AA
Rusya'nın belgelendirme kuruluşu RusQuality Başkanı Maxim Protasov, Anadolu Ajansının (AA) global iletişim ortağı olduğu "Rusya-İslam Dünyası: KazanForum 2024"te Rusya'nın helal pazardaki çalışmalarına ilişkin AA muhabirine değerlendirmede bulundu.
Rusya'daki nüfusun yüzde 15'inden fazlasının Müslüman olduğunu kaydeden Protasov, piyasada helal mal ve hizmetlerin payının arttığını anlattı.
Dünyada genç Müslüman nüfusun arttığını ve bu sebeple helal pazarın da büyüdüğünü dile getiren Protasov, "Helal pazar, birkaç trilyon doları geçti, bu çok büyük bir piyasa çünkü dünya nüfusunun büyük kısmı Müslüman. Bu yüzden birçok ülke ve Rusya bu pazara girmeye odaklanıyor. Bu Rus hükümeti ve RusQuality için oldukça önemli." diye konuştu.

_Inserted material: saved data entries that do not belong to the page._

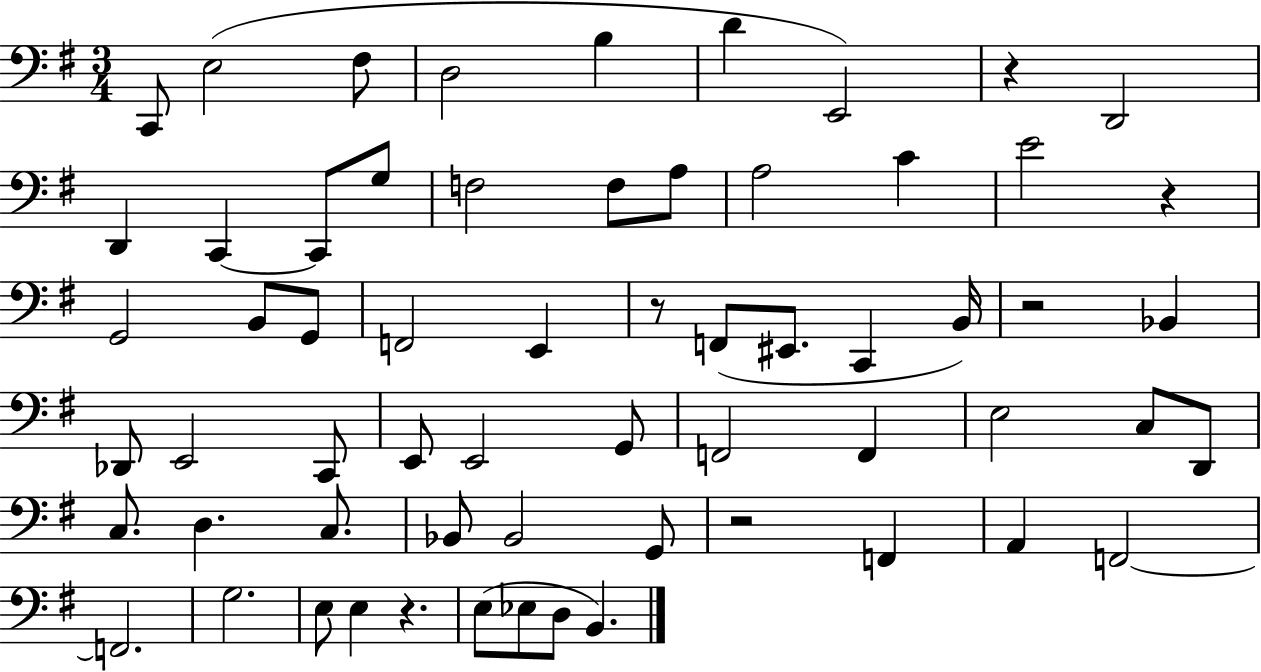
C2/e E3/h F#3/e D3/h B3/q D4/q E2/h R/q D2/h D2/q C2/q C2/e G3/e F3/h F3/e A3/e A3/h C4/q E4/h R/q G2/h B2/e G2/e F2/h E2/q R/e F2/e EIS2/e. C2/q B2/s R/h Bb2/q Db2/e E2/h C2/e E2/e E2/h G2/e F2/h F2/q E3/h C3/e D2/e C3/e. D3/q. C3/e. Bb2/e Bb2/h G2/e R/h F2/q A2/q F2/h F2/h. G3/h. E3/e E3/q R/q. E3/e Eb3/e D3/e B2/q.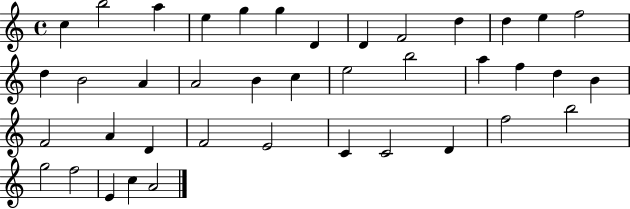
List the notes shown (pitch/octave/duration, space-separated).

C5/q B5/h A5/q E5/q G5/q G5/q D4/q D4/q F4/h D5/q D5/q E5/q F5/h D5/q B4/h A4/q A4/h B4/q C5/q E5/h B5/h A5/q F5/q D5/q B4/q F4/h A4/q D4/q F4/h E4/h C4/q C4/h D4/q F5/h B5/h G5/h F5/h E4/q C5/q A4/h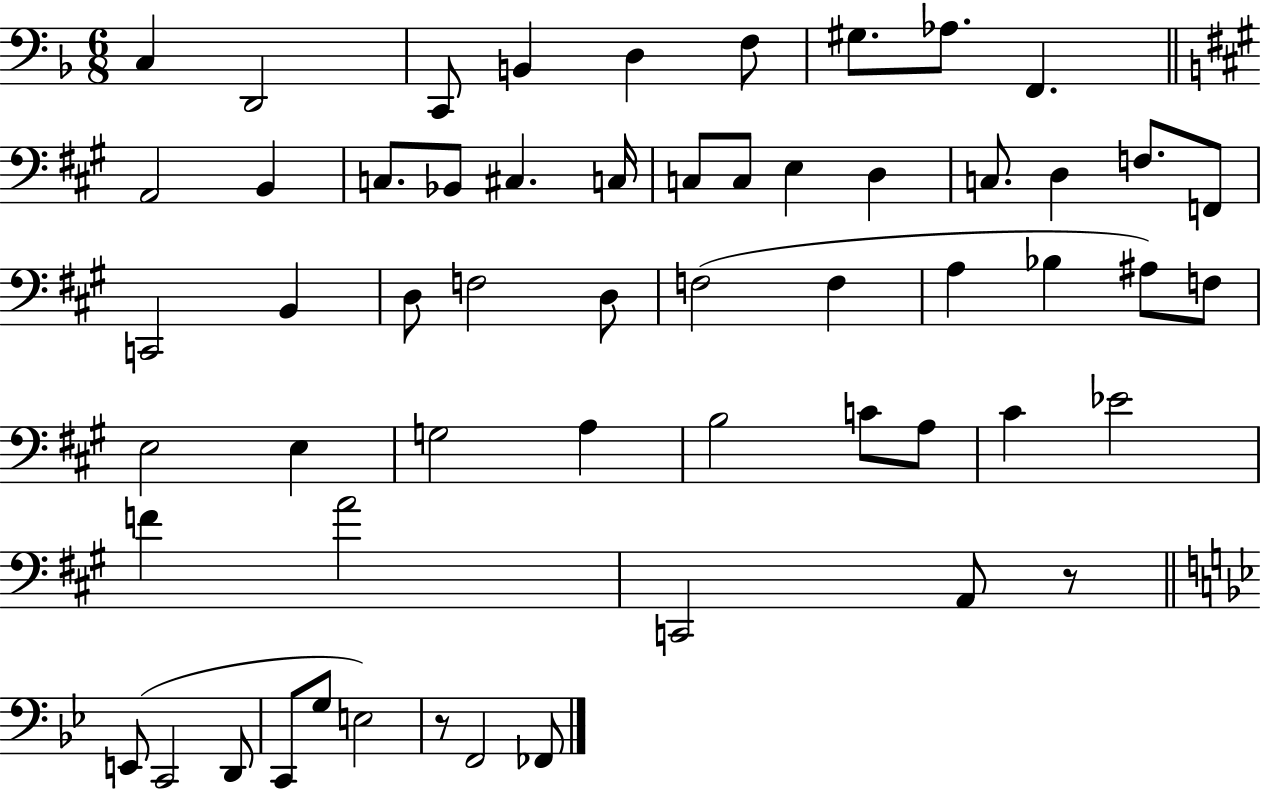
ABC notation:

X:1
T:Untitled
M:6/8
L:1/4
K:F
C, D,,2 C,,/2 B,, D, F,/2 ^G,/2 _A,/2 F,, A,,2 B,, C,/2 _B,,/2 ^C, C,/4 C,/2 C,/2 E, D, C,/2 D, F,/2 F,,/2 C,,2 B,, D,/2 F,2 D,/2 F,2 F, A, _B, ^A,/2 F,/2 E,2 E, G,2 A, B,2 C/2 A,/2 ^C _E2 F A2 C,,2 A,,/2 z/2 E,,/2 C,,2 D,,/2 C,,/2 G,/2 E,2 z/2 F,,2 _F,,/2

Helal pazara olan eğilimi yakından takip ettiklerine dikkati çeken Protasov, "Araştırma ekibimiz, her yıl pazarın yüzde 3 ila 4 büyüdüğünü gözlemledi. Örneğin, helal turizm hizmetleri harcamaları dünyadaki harcamaların yüzde 9 ila 10'unu oluşturuyor. Bunlar büyük rakamlar ve her geçen yıl bu yüzdeler artıyor." ifadelerini kullandı.
Protasov, RusQuality'nin temel amaçlarından birinin ihraç edilen Rus mal ve hizmetlerinin sayısını arttırmak ve genişletmek olduğunu ifade ederek, "Türkiye bizim dost ülkemiz ve RusQuality ile Türk belgelendirme kuruluşları arasında sertifikaların karşılıklı tanınması üzerinde çalışıyoruz. Standartlarımız, İslam İşbirliği Teşkilatının standardizasyon organizasyonu olan İslam Ülkeleri Standartlar ve Metroloji Enstitüsünün standartlarını temel aldığı için Türkiye ile aynı çerçevede çalışıyoruz." dedi.
Türkiye'de uygulanan helal standartlarının Rusya'da da uygulandığına işaret eden Protasov, "İthal ve ihraç edeceğimiz ürünlerde birlikte çalışabileceğimiz pek çok ortak noktamız var. Rusya'dan Türkiye'ye, aynı şekilde Türkiye'den Rusya'ya turist akışımız var." diye konuştu.
Protasov, Rusya'nın, Türk şirketleri ve belgelendirme kuruluşlarıyla helal piyasasındaki işbirliğini genişletme konusunda çok istekli olduğuna dikkati çekerek, RusQuality'nin Helal Akreditasyon Kurumu (HAK) ile bir anlaşma üzerinde çalıştığını ve HAK'ın kendilerini tanıyacağına inandığını kaydetti.